(Given entries):
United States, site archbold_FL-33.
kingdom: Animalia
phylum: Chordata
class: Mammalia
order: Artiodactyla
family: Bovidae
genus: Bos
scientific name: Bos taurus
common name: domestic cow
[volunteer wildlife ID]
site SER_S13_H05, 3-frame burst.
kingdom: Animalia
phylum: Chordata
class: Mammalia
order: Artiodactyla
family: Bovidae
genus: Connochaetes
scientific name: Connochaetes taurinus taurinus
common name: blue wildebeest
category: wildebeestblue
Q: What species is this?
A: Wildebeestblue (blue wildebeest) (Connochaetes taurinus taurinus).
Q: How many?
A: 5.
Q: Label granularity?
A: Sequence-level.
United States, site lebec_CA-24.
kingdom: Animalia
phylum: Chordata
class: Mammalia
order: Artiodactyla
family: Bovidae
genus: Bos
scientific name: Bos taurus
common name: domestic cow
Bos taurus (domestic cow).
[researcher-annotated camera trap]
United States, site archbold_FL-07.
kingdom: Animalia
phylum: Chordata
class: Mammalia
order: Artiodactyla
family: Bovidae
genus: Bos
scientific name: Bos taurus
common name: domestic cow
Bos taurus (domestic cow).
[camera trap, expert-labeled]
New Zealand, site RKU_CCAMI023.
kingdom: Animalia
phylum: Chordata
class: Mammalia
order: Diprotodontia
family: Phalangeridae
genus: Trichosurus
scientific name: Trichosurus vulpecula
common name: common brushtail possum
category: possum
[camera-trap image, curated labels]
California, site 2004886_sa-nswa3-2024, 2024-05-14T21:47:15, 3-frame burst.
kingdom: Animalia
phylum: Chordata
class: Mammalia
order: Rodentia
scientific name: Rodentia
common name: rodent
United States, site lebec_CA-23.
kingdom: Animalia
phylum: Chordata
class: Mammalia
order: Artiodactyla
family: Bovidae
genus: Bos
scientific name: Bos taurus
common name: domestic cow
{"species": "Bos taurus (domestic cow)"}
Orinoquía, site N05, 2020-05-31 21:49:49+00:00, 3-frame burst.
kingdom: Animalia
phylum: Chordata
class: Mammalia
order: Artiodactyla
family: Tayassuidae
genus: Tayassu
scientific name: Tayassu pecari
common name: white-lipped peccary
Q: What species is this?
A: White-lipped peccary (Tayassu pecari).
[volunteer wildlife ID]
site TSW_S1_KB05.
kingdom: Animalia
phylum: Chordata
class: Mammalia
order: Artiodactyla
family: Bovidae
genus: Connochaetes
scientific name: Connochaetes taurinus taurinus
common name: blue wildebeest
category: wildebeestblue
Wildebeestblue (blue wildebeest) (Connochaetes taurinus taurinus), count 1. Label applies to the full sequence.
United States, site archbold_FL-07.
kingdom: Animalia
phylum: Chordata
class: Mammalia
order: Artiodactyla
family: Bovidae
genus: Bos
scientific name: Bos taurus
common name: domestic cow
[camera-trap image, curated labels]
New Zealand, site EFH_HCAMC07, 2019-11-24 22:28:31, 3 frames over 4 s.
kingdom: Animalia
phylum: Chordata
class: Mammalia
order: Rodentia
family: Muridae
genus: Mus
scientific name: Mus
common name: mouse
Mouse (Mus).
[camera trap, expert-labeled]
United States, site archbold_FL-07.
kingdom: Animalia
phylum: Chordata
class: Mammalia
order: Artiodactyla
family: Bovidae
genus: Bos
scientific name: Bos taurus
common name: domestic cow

(Problem):
Exact reproduction is required. Give the lines of the data from its first line through the line containing "Q: Label granularity?", and no others.

(Reply to the exercise):
United States, site archbold_FL-33.
kingdom: Animalia
phylum: Chordata
class: Mammalia
order: Artiodactyla
family: Bovidae
genus: Bos
scientific name: Bos taurus
common name: domestic cow
[volunteer wildlife ID]
site SER_S13_H05, 3-frame burst.
kingdom: Animalia
phylum: Chordata
class: Mammalia
order: Artiodactyla
family: Bovidae
genus: Connochaetes
scientific name: Connochaetes taurinus taurinus
common name: blue wildebeest
category: wildebeestblue
Q: What species is this?
A: Wildebeestblue (blue wildebeest) (Connochaetes taurinus taurinus).
Q: How many?
A: 5.
Q: Label granularity?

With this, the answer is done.